Interpreting the Act for the first time, the court squarely addressed one of the most important issues in modern VPPA litigation:  what qualifies as “personally identifiable information” or “PII” protected by the Act. Finding it unadvisable to craft a “single-sentence holding capable of mechanistically deciding future cases,” the court went on to “articulate a more general framework” for determining what information constitutes PII for purposes of the VPPA and concluded that PII is “the kind of information that would readily permit an ordinary person to identify a specific individual’s video-watching behavior.”

In In re Nickelodeon Consumer Privacy Litigation, the 3rd Circuit reviewed the district court’s dismissal of the plaintiffs’ putative class action against Viacom, Inc. and Google, Inc. claiming the defendants violated federal, California, and New Jersey laws, including the VPPA by allegedly collecting and disclosing online information about children under the age of 13. The court ultimately affirmed the dismissal of all of the plaintiffs’ claims except an intrusion upon seclusion claim under New Jersey law, and remanded the matter back to the district court.

In addressing the VPPA specifically, the 3rd Circuit held that the static digital identifiers at issue in this case, such as IP addresses, browser fingerprints and persistent identifiers found in online advertising cookies, do not qualify as PII. Based on the Act’s legislative history, the court found that “Congress’ purpose in passing the [VPPA] was quite narrow: to prevent disclosures of information that would, with little or no extra effort, permit an ordinary recipient to identify a particular person’s video-watching habits.” Accordingly, “to an average person, an IP address or a digital code in a cookie file would likely be of little help in trying to identify an actual person.”

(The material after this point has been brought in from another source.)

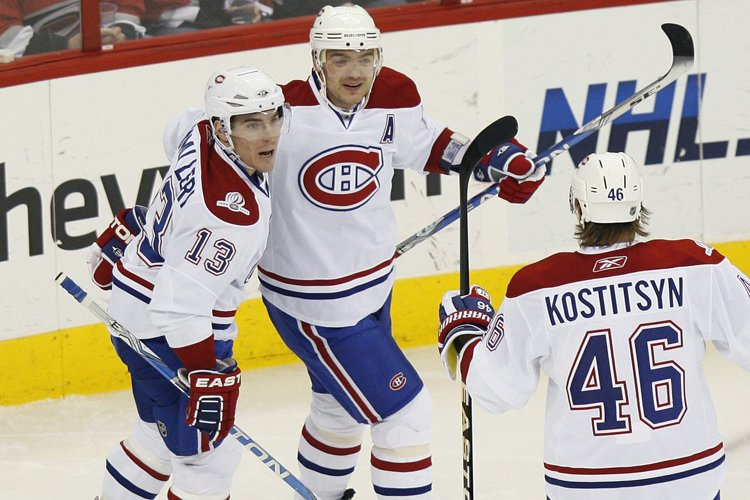Andrei Markov (au centre) a célébré avec Michael... (Photo: Reuters)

The court found that Plaintiffs’ reliance on the Federal Trade Commission’s inclusion of persistent identifiers as “personal information” under the Children’s Online Privacy Protection Act (COPPA) Rule cut against their arguments of such inclusion under the VPPA. The court noted that Congress built flexibility into COPPA by giving the FTC “the authority to expand the types of information that count as personally identifying under that law,” while by contrast, the VPPA “does not empower an administrative agency to augment the definition of ‘personally identifiable information’ in light of changing circumstances or new technologies. The meaning of that phrase in the [VPPA] is, it would appear, more static.” The court also noted that Congress could have updated the definition of PII to include persistent identifiers, such as IP addresses, in its 2013 amendment, but chose not to.

The Nickelodeon decision comes down two months after Yershov v. Gannett Satellite Information Network, Inc., in which the 1st Circuit held that PII under the VPPA includes the GPS coordinates of a device when disclosed with video titles associated with those coordinates. The 3rd Circuit stated that its decision was not in conflict with Yershov because street locations can be easily determined using GPS coordinates and can disclose what are likely to be an individual’s home or work addresses. Therefore, the 3rd Circuit stated that “GPS coordinates contain more power to identify a specific person than…an IP address, device identifier, or browser fingerprint.”

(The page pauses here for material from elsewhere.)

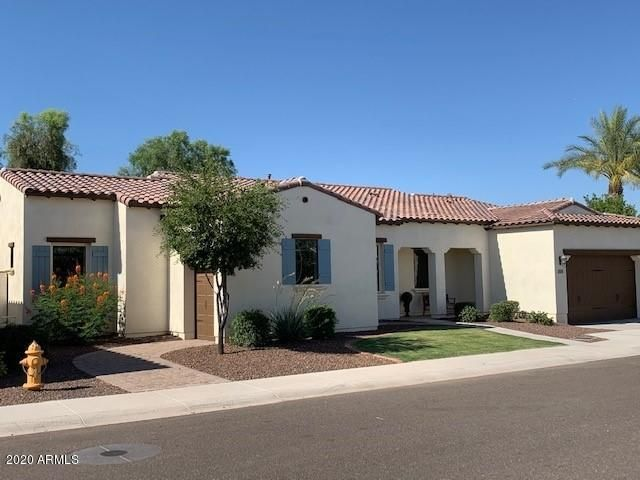Former model home with countless upgrades, plus golf cart garage.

The court also recognized that, if accepted, Plaintiffs’ argument that persistent identifiers must be PII if a third party may be able to correlate enough data points to identify a particular person was both too speculative and lacked any limiting principle:

If an IP address were to count as [PII], either standing alone or coupled with similar data points, then the disclosure of an IP address to any Internet company with registered users might trigger liability under the Act.  Indeed the import of the plaintiffs’ position seems to be that the use of third-party cookies on any website that streams video content is presumptively illegal.  We do not think the [VPPA] sweeps quite so broadly.

Although the court held the definition of PII under the statute to be static, its framework still allows for a shifting range of what kind of information would fit within the definition. Looking back to Congress’ intent when it passed the Act, the court stated:

the classic example [of PII] will always be a video clerk leaking an individual customer’s video rental history. Every step away from that 1988 paradigm will make it harder for a plaintiff to make out a successful claim. Some disclosures predicated on new technology, such as the dissemination of precise GPS coordinates or customer ID numbers, may suffice. But others…are simply too far afield from the circumstances that motivated the Act’s passage to trigger liability.

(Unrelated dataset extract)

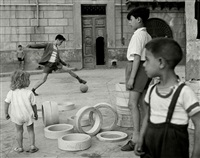 italy.sicily. palermo. soccer in the street. 1950. by herbert list
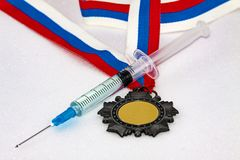 Doping with Russian athletes. Concept of doping in sport - deprivation medals Stock Photos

Thus, the court ultimately left the scope of PII open, finding that “Congress intended for future courts to read contemporary norms about privacy into the statute’s original text.” As such, the 3rd Circuit’s standard will still require courts to engage in fact-specific inquiries to determine whether disclosures of alleged PII in VPPA cases would readily permit an ordinary person to identify a specific individual’s video-watching behavior.  As technology continues to change, we can be sure that what the meaning of PII is will continue to be a hotly litigated topic.